Input records
= = = = = = =

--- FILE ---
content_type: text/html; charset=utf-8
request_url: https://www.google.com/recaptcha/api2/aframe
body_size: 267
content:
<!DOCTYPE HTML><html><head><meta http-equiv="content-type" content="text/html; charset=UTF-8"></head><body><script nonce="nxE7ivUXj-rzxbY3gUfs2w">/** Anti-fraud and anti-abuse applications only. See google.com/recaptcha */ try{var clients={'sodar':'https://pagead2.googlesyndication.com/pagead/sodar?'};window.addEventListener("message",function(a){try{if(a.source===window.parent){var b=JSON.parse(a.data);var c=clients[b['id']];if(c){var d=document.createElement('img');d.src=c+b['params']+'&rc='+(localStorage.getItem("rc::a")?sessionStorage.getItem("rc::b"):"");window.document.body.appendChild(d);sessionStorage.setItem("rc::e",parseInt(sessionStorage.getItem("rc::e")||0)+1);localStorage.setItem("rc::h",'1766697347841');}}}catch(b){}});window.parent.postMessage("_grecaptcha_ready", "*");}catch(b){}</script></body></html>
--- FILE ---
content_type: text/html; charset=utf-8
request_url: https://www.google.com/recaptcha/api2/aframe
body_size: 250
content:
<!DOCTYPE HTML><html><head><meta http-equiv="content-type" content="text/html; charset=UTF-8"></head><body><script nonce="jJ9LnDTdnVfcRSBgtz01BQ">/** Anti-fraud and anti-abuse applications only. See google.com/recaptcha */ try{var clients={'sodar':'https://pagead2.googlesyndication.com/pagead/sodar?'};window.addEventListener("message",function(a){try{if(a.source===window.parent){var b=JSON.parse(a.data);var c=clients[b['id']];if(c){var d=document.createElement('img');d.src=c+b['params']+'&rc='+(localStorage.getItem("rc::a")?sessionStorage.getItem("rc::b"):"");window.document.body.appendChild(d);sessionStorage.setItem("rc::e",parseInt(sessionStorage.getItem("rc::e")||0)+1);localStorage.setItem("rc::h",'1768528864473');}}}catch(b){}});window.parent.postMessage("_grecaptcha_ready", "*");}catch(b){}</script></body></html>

= = = = = = =

What the task asks
Answer only with the count of lines in the records that include the string "head".

Expected answer
2